Requirement: Count the lines in the records that contain the word "situated" and give only that number.

Entries shown:
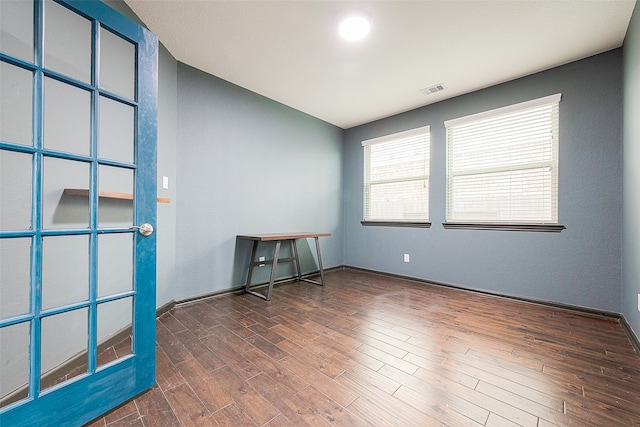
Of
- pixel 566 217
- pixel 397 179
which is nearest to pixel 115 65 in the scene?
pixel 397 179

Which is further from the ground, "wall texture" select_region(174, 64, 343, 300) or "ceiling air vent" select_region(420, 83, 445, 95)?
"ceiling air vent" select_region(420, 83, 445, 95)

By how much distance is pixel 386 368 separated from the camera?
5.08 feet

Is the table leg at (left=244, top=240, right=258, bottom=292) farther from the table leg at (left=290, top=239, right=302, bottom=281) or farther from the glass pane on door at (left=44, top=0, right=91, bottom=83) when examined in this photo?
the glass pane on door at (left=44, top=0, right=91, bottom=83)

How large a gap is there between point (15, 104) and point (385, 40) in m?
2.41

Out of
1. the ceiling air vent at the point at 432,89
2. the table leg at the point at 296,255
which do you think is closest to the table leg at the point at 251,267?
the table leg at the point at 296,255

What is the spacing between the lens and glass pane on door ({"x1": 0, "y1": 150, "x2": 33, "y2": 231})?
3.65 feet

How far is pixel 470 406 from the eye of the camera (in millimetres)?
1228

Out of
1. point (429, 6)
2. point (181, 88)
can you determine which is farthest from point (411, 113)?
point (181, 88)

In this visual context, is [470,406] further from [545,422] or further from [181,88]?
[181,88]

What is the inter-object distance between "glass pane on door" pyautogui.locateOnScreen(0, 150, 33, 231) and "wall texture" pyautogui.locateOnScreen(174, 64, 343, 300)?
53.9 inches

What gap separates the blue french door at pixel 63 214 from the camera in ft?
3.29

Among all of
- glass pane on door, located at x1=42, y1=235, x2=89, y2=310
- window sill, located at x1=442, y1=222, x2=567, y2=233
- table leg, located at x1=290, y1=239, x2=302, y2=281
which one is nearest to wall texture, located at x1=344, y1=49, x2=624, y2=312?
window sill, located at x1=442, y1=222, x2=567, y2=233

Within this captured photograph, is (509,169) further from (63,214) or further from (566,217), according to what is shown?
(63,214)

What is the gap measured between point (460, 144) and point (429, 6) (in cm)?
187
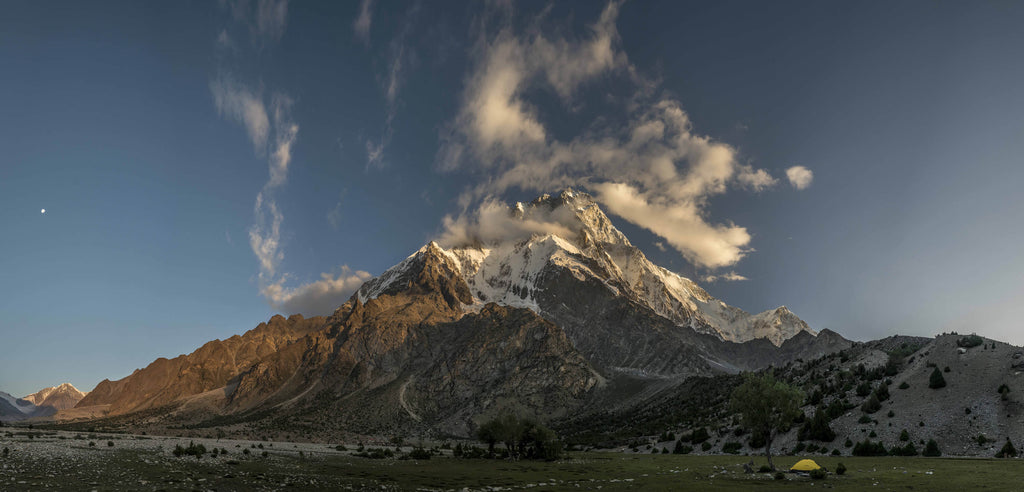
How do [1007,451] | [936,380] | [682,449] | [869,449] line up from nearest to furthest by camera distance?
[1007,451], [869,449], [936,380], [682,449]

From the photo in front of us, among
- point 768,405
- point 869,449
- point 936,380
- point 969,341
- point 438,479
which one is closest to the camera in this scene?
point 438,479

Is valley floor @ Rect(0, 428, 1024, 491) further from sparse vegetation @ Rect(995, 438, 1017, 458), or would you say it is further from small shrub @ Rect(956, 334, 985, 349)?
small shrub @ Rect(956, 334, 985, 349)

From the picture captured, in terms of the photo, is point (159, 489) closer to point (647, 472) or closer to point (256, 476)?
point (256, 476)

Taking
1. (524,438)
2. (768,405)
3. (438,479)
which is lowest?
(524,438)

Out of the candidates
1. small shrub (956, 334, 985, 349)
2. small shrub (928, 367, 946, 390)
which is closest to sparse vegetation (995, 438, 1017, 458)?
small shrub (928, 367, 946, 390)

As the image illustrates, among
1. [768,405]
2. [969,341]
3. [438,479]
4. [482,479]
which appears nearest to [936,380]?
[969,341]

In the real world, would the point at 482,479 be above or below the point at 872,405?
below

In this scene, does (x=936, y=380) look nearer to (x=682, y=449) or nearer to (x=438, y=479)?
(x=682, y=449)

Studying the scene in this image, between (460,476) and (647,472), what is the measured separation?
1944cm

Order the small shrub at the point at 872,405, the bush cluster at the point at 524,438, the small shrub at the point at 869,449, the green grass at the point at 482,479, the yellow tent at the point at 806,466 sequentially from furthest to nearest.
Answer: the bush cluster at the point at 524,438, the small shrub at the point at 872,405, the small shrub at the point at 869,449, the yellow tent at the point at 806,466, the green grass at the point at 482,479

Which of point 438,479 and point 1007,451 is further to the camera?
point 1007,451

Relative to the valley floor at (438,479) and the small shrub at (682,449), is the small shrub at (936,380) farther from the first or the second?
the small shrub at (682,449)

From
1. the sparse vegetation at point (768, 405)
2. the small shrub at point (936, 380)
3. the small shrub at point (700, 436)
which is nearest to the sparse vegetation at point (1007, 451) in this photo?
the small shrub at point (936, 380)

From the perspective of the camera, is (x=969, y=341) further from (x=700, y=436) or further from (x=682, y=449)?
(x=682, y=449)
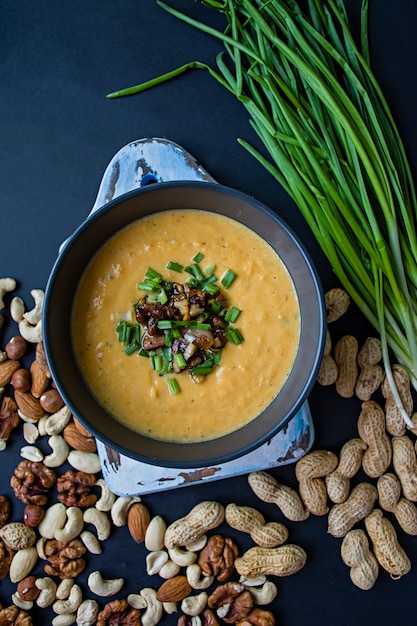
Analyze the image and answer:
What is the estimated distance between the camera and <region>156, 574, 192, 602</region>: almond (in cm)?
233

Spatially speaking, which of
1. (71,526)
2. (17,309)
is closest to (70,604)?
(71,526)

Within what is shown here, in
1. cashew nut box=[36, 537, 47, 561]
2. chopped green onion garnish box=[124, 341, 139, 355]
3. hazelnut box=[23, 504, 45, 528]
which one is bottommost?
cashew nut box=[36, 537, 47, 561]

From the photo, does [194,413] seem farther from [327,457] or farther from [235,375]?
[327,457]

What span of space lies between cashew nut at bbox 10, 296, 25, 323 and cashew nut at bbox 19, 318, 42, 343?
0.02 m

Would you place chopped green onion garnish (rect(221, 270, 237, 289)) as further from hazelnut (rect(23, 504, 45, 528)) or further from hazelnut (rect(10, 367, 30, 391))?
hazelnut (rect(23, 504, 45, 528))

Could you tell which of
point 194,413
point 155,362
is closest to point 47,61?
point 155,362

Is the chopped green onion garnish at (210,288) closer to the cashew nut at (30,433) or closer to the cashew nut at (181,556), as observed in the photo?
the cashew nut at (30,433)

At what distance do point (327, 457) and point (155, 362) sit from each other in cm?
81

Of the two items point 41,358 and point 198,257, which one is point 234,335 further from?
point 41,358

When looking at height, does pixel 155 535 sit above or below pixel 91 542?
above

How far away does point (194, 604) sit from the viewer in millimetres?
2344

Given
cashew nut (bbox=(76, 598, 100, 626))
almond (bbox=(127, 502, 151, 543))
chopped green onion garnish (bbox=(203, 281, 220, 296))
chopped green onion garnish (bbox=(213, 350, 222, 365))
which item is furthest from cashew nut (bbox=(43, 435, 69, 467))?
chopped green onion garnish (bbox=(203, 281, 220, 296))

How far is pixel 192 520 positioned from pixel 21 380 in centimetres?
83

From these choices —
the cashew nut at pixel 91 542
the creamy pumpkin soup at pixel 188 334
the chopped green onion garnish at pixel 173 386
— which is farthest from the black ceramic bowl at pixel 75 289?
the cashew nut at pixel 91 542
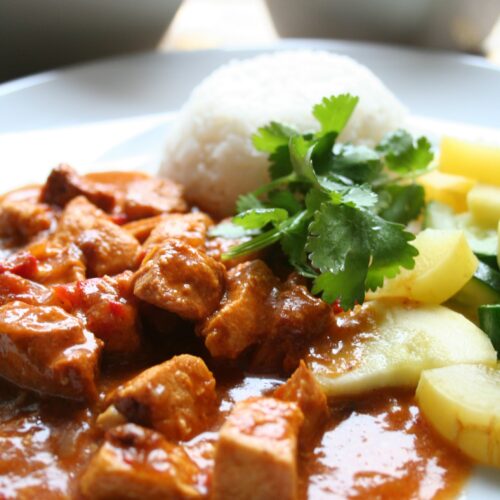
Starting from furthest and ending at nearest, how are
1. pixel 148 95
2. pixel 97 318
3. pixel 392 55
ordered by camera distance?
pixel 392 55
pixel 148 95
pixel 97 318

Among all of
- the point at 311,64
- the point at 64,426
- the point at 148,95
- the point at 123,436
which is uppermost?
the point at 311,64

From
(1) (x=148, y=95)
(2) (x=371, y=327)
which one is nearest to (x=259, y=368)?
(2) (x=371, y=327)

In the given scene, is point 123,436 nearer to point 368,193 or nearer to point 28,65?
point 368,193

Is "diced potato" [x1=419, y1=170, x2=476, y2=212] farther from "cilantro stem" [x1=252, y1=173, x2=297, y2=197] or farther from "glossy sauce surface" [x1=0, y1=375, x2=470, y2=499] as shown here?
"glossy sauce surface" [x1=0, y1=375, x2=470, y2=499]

---

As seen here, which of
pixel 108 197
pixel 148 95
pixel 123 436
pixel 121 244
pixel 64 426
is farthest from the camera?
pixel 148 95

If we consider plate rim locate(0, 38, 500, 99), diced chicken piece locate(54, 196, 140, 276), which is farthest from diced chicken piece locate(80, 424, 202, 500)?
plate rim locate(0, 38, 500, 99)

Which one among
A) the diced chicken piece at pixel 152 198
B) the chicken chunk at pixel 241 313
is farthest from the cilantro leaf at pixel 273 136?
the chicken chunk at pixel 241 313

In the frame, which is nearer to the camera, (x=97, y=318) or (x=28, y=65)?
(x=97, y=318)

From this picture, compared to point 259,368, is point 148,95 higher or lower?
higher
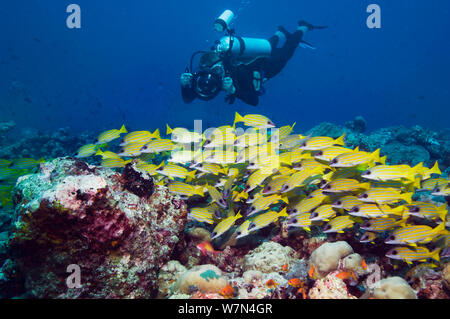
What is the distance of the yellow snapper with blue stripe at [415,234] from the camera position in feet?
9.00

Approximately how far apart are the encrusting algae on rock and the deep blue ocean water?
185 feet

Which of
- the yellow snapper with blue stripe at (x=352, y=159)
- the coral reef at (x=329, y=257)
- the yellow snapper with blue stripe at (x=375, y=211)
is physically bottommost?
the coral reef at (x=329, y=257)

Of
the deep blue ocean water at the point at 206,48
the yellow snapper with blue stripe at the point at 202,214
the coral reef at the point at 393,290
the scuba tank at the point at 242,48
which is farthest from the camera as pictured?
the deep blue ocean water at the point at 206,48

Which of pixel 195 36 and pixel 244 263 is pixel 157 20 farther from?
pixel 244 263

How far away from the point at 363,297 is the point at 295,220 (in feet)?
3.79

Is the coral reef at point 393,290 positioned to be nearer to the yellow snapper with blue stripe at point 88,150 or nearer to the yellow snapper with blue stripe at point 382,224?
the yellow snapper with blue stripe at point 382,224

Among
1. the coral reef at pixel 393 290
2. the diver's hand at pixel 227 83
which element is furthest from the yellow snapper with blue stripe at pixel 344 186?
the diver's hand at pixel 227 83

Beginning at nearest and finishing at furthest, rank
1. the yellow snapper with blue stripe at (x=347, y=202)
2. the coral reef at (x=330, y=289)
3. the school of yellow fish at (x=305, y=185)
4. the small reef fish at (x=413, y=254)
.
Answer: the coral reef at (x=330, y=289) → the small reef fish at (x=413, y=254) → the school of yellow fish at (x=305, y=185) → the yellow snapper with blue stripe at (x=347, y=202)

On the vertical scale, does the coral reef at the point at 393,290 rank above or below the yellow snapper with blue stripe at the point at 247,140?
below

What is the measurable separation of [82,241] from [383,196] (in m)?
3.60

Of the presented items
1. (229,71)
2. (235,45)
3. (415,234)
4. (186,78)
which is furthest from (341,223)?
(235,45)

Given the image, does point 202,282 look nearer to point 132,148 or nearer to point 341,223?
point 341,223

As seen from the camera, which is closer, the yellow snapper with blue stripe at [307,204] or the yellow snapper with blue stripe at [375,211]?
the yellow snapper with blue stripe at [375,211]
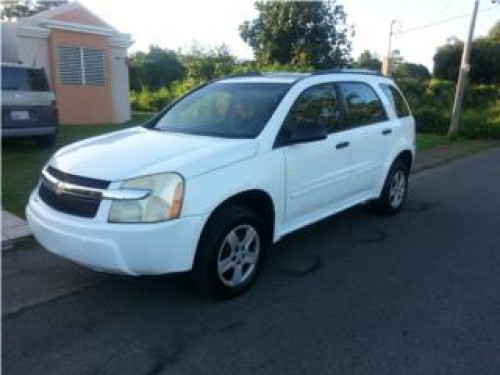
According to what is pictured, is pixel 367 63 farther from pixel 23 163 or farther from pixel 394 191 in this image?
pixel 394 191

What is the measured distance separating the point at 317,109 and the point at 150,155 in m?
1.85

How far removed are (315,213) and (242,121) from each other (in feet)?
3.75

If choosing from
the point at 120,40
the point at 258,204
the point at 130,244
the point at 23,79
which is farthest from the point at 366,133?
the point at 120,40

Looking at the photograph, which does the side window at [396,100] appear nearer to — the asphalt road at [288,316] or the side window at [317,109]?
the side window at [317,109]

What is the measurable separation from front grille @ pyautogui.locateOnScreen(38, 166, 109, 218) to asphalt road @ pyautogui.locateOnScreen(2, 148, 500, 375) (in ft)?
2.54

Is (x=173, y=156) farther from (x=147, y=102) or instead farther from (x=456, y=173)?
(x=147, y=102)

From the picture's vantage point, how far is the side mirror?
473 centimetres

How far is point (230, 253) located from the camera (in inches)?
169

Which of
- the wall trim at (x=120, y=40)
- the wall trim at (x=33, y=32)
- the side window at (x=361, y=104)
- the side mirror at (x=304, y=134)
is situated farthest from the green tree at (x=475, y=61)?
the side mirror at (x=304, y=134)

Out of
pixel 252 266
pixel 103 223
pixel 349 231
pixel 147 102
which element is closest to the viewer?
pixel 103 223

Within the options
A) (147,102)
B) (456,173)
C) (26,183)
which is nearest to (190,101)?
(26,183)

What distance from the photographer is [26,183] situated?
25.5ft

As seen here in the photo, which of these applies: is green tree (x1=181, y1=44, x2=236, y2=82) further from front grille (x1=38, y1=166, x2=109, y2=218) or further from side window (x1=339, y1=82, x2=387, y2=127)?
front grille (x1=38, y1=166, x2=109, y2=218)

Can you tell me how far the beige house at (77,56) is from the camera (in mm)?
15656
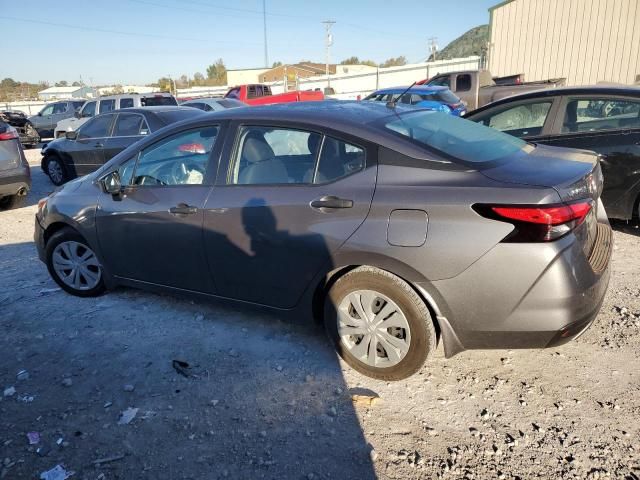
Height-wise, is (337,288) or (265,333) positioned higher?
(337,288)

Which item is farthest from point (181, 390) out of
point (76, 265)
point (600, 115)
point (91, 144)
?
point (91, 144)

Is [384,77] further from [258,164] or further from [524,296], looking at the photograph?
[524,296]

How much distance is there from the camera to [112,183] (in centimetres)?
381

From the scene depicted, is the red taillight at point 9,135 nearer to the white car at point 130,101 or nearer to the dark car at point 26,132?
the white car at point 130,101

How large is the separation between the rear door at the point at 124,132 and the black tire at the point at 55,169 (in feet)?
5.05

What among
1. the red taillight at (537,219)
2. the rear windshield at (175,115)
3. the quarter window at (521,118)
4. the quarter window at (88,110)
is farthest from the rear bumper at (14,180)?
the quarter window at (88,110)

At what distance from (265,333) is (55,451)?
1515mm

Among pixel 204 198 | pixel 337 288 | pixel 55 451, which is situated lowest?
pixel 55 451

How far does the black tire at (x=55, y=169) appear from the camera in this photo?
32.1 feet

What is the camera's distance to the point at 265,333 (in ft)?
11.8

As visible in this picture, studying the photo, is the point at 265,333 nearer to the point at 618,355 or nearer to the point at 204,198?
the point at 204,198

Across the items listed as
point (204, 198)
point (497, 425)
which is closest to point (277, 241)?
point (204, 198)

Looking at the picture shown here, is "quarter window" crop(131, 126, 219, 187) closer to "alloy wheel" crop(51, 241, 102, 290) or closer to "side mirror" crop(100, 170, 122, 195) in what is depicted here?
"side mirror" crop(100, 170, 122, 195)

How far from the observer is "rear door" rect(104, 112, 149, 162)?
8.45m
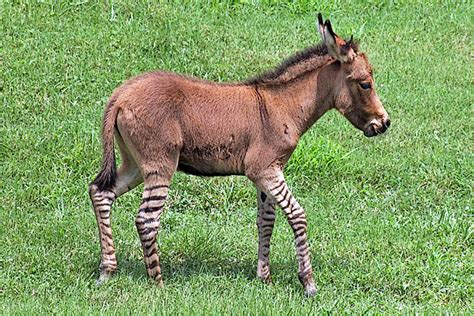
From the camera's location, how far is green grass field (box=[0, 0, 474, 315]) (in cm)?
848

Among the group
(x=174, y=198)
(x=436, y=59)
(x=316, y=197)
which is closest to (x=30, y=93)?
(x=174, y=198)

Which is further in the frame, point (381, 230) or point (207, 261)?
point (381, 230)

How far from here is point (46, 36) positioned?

Complete response: 3